# Eclipse Projekt lässt sich nicht mehr starten



## vaporizer (16. Januar 2007)

Hallo

Habe ein sehr eigenartiges Problem,
nach dem ich mit meinem jdic build path herumgespielt habe
und ich das Eclipse irgendwann neu startete gibts ein kravierendes Problem
ich hoffe ich kanns verständlich erklären

in meinem Package Explorer auf der linken seite wo die Java files zu finden sind
dort sieht das Logo der Java files etwas eigenartig aus
Normal sieht das logo aus wie ein Blattpapier mit einem blauen J drauf
bei meinem nicht funktionierenden Projekt sieht das J etwas anders aus
das J ist nicht mehr blau gefüllt sondern hat einen blauen Rahmen
Wenn ich das Javafile öffne sehe ich zwar den Inhalt jedoch werden keine Warnungen 
mehr angezeigt, Wenn ich auf meine Klasse wo die main methode drinnen ist mit Rechtsklick auf Run as gehe, dann wird Java Application nicht mehr angezeigt
ich kann lediglich Run auswählen, wenn ich dort mein Projekt auswähle 
und danach die Main auswählen möchte findet er diese nicht
das JRE System Library war übrigens nach dem Eclipse start auch nicht mehr im Projekt
habe es in den Eigenschaften neu eingebunden

auch wenn ich im Code etwas verändere zB einen Fehler einbaue
wird mir das nicht rot angezeigt, die files scheinen irgendwie tod zu sein

na jedenfalls bin ich verzweifelt, morgen ist Projekt abgabe termin

kann mir jemand sagen was es da hat und wie ich es beheben kann?

————————

▶ **Aufgaben**
a – Prüfe, ob die folgenden Aussagen mit dem Beitrag über das Eclipse-Projekt übereinstimmen, und belege jede Antwort mit Ja oder Nein sowie den entscheidenden Worten des Beitrags als wörtliches Zitat: (i) Das J im Logo der Java-Dateien ist jetzt blau gefüllt. (ii) Die JRE System Library war nach dem Neustart von Eclipse nicht mehr im Projekt. (iii) Ein absichtlich eingebauter Fehler im Code wird rot markiert.
b – Beantworte die folgenden Fragen zum Beitrag über das Eclipse-Projekt jeweils kurz und kennzeichne die Antworten genauso mit (i) bis (iii).
(i) Womit wurde vor dem Auftreten des Problems herumgespielt?
(ii) Welcher Eintrag wird nach einem Rechtsklick unter „Run as“ nicht mehr angezeigt?
(iii) Wann ist der Abgabetermin für das Projekt?
c – Schreibe den Beitrag über das Eclipse-Projekt im Anschluss an seinen letzten Satz weiter.

————————

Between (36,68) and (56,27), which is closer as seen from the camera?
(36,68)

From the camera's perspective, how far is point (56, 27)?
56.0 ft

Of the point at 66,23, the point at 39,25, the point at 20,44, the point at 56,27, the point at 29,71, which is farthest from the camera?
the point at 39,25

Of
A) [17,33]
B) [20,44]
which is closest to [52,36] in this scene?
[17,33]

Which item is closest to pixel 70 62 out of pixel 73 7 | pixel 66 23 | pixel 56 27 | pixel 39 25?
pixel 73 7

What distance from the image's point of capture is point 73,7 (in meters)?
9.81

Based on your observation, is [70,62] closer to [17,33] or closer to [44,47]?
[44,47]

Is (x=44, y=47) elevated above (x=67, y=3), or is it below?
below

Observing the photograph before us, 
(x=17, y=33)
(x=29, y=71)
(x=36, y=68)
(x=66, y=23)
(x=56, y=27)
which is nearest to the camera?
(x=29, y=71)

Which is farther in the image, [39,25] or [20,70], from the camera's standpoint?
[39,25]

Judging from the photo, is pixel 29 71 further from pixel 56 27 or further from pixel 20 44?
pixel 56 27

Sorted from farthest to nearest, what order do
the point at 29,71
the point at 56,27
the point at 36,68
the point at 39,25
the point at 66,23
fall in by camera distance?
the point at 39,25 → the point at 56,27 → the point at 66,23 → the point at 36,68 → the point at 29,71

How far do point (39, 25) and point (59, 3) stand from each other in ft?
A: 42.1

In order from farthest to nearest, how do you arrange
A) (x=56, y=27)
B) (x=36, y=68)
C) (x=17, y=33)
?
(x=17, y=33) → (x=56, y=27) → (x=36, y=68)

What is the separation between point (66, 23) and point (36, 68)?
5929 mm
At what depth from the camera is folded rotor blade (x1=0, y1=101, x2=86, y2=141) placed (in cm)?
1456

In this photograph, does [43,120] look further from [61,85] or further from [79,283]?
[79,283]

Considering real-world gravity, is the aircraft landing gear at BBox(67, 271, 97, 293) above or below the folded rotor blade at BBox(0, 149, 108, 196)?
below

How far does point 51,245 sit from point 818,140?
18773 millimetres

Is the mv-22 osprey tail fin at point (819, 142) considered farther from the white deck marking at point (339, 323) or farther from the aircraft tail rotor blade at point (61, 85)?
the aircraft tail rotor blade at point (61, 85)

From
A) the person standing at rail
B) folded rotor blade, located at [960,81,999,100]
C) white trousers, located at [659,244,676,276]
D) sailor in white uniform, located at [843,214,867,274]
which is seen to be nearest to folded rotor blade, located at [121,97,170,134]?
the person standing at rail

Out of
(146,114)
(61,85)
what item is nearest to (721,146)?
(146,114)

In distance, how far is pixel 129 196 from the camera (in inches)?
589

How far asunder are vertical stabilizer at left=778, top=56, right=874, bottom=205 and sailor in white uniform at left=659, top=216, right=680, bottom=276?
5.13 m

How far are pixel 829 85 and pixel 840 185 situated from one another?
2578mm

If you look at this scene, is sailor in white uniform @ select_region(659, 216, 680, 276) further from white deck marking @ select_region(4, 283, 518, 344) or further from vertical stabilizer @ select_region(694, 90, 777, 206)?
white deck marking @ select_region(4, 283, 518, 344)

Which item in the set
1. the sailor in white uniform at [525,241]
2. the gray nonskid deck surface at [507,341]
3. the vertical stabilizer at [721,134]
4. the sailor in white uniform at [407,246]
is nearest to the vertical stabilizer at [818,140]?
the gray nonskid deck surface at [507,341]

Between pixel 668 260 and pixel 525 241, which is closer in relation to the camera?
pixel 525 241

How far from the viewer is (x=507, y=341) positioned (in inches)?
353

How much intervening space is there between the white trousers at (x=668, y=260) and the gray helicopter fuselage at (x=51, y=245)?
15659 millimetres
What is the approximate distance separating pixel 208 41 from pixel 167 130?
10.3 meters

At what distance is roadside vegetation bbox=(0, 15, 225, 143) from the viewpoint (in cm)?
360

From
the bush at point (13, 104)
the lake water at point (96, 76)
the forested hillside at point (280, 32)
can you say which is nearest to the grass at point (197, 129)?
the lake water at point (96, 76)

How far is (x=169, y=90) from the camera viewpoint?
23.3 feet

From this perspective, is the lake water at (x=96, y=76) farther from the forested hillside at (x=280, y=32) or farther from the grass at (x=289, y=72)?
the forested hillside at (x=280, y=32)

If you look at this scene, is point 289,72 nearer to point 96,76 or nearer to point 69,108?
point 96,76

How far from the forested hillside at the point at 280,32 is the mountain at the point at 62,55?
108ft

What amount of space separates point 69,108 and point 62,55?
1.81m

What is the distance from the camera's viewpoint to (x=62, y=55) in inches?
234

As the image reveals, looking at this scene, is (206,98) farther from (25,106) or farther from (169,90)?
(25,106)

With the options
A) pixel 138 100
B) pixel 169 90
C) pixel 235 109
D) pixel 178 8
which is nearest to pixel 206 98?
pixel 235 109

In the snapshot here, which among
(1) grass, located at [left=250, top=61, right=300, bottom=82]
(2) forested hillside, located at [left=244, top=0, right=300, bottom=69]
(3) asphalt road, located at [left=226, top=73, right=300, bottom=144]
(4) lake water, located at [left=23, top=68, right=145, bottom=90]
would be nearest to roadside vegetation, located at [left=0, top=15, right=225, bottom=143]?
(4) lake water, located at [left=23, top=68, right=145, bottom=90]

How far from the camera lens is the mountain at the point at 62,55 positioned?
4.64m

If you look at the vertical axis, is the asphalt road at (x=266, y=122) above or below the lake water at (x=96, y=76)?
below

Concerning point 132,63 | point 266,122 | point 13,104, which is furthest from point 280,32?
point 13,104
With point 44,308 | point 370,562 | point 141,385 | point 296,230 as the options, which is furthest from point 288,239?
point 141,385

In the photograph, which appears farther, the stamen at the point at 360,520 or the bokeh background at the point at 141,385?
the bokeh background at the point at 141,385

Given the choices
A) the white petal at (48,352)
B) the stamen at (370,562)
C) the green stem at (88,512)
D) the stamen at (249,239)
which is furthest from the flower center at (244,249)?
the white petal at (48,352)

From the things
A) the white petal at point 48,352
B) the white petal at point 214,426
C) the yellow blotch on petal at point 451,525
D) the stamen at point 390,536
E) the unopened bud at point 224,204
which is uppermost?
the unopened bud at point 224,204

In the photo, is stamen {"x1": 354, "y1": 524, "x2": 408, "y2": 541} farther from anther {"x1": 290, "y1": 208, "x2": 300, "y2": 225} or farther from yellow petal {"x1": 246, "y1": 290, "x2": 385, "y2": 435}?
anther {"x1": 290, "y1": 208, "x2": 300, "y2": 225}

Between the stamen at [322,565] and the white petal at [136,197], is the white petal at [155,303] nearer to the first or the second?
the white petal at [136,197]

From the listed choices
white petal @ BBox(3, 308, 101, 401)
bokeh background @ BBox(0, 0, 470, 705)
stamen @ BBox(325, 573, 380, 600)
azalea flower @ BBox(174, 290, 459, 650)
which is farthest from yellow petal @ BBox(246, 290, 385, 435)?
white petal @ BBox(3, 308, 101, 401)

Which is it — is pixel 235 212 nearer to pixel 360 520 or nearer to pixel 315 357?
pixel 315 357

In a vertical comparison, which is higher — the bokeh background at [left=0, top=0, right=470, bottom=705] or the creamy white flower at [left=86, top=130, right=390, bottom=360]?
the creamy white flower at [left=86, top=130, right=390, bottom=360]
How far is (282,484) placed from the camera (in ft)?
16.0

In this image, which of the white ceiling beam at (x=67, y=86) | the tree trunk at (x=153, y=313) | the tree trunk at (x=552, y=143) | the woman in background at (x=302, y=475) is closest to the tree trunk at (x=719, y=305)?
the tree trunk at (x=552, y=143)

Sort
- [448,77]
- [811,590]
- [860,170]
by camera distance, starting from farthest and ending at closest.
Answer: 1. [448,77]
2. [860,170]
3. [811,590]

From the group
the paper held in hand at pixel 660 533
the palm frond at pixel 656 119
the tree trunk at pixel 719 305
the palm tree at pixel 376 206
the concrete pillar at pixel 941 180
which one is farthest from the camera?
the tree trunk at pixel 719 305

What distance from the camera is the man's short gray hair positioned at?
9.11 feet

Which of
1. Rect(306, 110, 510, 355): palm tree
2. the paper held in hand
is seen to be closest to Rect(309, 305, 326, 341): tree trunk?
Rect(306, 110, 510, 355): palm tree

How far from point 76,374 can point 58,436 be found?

————————

▶ **Lösungen je Aufgabe**
a –
(i) Nein: „das J ist nicht mehr blau gefüllt sondern hat einen blauen Rahmen“
(ii) Ja: „das JRE System Library war übrigens nach dem Eclipse start auch nicht mehr im Projekt“
(iii) Nein: „wird mir das nicht rot angezeigt“

b –
(i) Mit dem jdic build path.
(ii) Java Application.
(iii) Morgen.

c –
----------



## wasted time (16. Januar 2007)

Hi,

öffne mal einen anderen Workspace und importiere dein Projekt, vllt hilft das.

wasted time


----------



## vaporizer (16. Januar 2007)

ja es hat geholfen.. habe ein neues Projekt erstellt und das alte projekt importiert

jetzt läuft es wieder..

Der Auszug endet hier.